You do not know what the event will be, and you cannot wait, unprepared, for it to arrive. Consider it almost like in a fire drill. You hope you never need it, but you want to know where the weak spots of the plan are. There are four key components to consider as you examine both your readiness, and your SC partners’, to deal with adversity.
Your supply chain has to be adaptable to changing circumstances, and sometimes to rapidly changing situations. You want your supply chain to shift focus as needed, to be agile without losing focus on the bigger picture. This means the team has to keep its eye out for changes, and to solicit input from legal, sales, and IT to be better prepared. Be in tune with legislative proposals, with sales forecasts, with IT developments, and even with weather forecasts. It will be difficult to justify having a full time weather expert on your team, but reviewing where delays have occurred over the last 2 years due to the weather is not too much work. In similar fashion, work with your SC partners to ensure they are capable of adapting to new circumstances as well. Ask your Logistics Service provider about rerouting options when a port closes down, agree upfront on volume discounts in emerging markets, find out if your supplier has a compliance team that can obtain the necessary licenses should the export requirements change.
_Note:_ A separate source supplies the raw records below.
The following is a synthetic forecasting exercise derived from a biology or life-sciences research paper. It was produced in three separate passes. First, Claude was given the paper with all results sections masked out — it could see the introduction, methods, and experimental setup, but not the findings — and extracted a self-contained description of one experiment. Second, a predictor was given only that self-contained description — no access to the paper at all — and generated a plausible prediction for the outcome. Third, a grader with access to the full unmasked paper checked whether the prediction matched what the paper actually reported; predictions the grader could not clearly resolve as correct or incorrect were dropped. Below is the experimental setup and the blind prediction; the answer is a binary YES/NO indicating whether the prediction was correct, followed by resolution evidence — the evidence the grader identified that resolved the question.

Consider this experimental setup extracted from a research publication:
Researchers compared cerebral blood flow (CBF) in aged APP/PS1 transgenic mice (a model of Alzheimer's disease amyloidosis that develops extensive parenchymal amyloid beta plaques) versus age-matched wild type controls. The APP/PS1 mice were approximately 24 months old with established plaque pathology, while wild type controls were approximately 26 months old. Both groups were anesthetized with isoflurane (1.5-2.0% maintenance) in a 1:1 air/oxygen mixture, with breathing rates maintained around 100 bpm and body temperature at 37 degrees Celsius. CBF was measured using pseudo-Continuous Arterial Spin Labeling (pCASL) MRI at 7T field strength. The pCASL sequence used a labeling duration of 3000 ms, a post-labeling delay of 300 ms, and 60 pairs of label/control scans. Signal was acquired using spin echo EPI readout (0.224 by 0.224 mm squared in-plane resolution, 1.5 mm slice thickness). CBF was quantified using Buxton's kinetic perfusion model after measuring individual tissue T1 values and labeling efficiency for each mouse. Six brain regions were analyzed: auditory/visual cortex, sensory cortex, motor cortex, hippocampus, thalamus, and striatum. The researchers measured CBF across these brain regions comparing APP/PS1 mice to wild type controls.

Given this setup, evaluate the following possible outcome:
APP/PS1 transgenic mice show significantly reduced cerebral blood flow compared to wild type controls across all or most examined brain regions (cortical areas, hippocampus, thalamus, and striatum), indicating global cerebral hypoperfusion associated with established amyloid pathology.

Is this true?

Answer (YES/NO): NO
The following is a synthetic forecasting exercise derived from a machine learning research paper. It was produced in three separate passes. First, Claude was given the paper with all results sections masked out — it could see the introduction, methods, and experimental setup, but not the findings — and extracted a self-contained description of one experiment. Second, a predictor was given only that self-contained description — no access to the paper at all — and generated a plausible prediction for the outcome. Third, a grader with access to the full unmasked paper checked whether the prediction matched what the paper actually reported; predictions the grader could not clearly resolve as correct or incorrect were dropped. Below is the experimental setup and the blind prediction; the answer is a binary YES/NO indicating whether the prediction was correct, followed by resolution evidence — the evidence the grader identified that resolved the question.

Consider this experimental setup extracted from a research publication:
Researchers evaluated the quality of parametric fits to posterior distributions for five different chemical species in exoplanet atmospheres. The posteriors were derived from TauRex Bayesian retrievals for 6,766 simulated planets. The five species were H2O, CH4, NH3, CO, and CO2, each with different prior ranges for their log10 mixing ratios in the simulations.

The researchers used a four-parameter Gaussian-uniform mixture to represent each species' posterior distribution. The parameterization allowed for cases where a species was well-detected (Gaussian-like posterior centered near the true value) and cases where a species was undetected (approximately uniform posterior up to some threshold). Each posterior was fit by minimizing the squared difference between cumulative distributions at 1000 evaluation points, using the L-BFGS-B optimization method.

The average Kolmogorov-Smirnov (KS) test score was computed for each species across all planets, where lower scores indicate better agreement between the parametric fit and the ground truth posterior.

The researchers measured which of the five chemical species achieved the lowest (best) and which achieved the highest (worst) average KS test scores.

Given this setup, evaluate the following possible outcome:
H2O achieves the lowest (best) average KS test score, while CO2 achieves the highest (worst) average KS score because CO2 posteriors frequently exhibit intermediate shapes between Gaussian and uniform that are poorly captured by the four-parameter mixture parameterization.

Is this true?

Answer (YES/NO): NO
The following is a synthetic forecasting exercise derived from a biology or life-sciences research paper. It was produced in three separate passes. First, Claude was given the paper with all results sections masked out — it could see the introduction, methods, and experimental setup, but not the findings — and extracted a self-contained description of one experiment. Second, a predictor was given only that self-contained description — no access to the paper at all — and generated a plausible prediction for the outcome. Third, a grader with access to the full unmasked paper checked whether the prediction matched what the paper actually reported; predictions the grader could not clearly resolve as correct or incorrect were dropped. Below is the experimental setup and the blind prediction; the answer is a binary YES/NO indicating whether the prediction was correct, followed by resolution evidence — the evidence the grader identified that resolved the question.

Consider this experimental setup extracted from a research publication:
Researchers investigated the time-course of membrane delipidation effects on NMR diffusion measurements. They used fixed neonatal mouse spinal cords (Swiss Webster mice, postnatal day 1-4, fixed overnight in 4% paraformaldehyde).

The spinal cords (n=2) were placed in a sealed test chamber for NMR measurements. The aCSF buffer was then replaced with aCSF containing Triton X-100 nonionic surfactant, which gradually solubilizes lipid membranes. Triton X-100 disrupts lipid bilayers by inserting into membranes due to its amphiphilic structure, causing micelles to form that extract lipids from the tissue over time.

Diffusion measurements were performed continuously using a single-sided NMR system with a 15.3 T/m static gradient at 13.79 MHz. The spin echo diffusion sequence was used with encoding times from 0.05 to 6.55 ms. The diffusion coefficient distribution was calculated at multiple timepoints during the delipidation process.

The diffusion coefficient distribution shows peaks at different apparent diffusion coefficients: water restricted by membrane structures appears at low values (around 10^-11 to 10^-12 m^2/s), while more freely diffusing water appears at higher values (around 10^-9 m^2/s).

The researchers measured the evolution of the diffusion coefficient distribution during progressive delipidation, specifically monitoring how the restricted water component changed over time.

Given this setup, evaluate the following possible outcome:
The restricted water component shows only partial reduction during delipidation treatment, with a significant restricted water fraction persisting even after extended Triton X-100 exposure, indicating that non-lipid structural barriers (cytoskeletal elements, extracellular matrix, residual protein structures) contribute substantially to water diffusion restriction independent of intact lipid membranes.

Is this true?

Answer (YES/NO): NO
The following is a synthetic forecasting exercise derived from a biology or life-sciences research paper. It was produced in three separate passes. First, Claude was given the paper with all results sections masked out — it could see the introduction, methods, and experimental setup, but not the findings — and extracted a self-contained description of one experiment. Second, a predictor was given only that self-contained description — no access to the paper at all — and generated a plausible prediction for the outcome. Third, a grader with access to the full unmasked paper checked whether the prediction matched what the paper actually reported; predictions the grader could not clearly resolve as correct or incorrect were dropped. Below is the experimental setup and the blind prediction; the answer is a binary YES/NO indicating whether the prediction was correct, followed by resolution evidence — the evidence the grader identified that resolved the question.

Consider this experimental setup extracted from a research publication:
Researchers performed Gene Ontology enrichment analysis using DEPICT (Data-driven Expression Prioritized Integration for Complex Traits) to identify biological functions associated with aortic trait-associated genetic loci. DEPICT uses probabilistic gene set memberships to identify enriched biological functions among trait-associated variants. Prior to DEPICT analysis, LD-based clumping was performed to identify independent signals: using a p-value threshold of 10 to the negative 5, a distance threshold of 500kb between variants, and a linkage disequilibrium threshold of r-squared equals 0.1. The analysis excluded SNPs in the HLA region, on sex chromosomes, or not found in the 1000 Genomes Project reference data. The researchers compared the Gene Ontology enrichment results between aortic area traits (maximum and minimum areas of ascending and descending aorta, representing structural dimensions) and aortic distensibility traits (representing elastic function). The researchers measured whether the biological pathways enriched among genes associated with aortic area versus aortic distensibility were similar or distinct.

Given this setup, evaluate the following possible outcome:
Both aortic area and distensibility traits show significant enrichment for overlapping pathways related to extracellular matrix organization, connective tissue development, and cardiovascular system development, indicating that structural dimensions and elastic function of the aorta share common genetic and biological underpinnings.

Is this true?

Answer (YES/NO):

Configurable mostly applies to the applications used in the supply chain: why use a one size fits all if you like different sizes? But take care not to mistake configurability with customization. Typically, any and all applications can be customized; however, costs and timelines will likely not be in sync with your expectations when it comes to risk mitigation or a necessary change in the supply chain process. Configurable should mean that your systems can be adjusted by you and your vendors on short notice, without months or even years of development. For example, if you have a dropdown with possible ports of transit, you want to be able to change the dropdown on the fly when the usual port of transit is closed due to a strike and you have to reroute. Or if you want to change the warehouse picking location of a popular product to a more convenient picking location, you want to be able to make that change right away, and vice versa when the hype surrounding that latest novelty subsides.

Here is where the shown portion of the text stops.